Date: 2022-12-01 04:14 am (UTC)The African Diaspora traditions are challenging to study from outside. Less has been written about them than most religions, because folks don't care to talk with outsiders much and prefer oral tradition internally. But there is some good stuff, and with some of it online now that makes it a little easier to find.
One thing that will probably fascinate you: some of the lwa or orishas are downright notorious for mounting nosy white people who show up to study or gawk and don't really believe. Like mount the camera man, run him up a tree, then dismount and leave him there. Sometimes it makes a lot of extra work for the houngans, trying to talk the lwa out of the more far-out pranks. Ghede and Legba have both been mentioned doing this. Sometimes they do weird shit to members too, but people know how to handle that better. Some other lwa are much fussier and will only mount their own devotees.
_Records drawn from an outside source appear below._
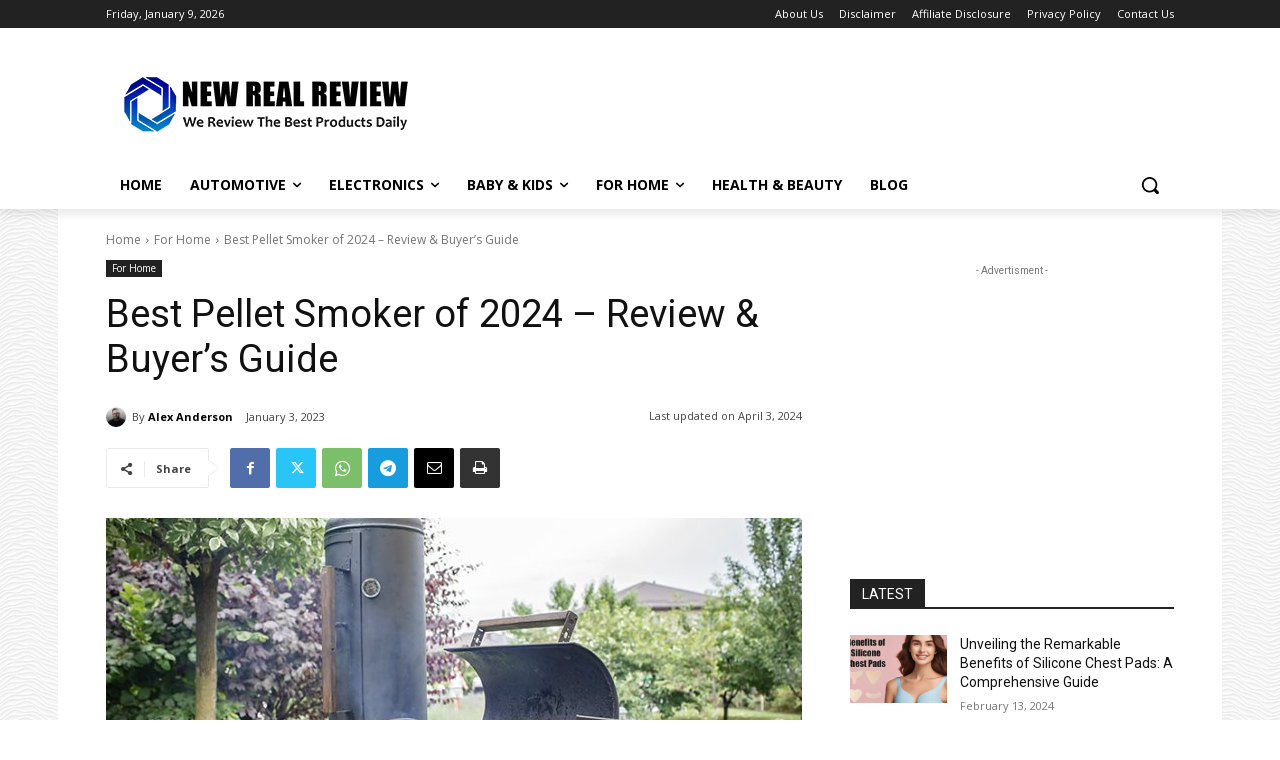

--- FILE ---
content_type: text/html; charset=utf-8
request_url: https://www.google.com/recaptcha/api2/aframe
body_size: 266
content:
<!DOCTYPE HTML><html><head><meta http-equiv="content-type" content="text/html; charset=UTF-8"></head><body><script nonce="tfNLIL2v2DvnnHiKmu94AQ">/** Anti-fraud and anti-abuse applications only. See google.com/recaptcha */ try{var clients={'sodar':'https://pagead2.googlesyndication.com/pagead/sodar?'};window.addEventListener("message",function(a){try{if(a.source===window.parent){var b=JSON.parse(a.data);var c=clients[b['id']];if(c){var d=document.createElement('img');d.src=c+b['params']+'&rc='+(localStorage.getItem("rc::a")?sessionStorage.getItem("rc::b"):"");window.document.body.appendChild(d);sessionStorage.setItem("rc::e",parseInt(sessionStorage.getItem("rc::e")||0)+1);localStorage.setItem("rc::h",'1768441697005');}}}catch(b){}});window.parent.postMessage("_grecaptcha_ready", "*");}catch(b){}</script></body></html>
Another interesting feature: Most of the lwa / orishas are actually systems with dozens of individuals packed together, each with their own subspecialty and quirks within the general sphere of influence. Worship while alive aligns a person with a particular "head" whose work they do. Those with exceptional achievements may become known for returning after death to continue that work by helping their descendants or other worshippers. I've seen guides that listed dozens of versions of a lwa, but I would bet it's more like hundreds at the very least. Many are local and just don't get written down. In fact in those traditions, every Voudoun or whatever cemetery has its own Ghede and Brigitte (or other titles meaning similar things) from the first man and first woman buried there.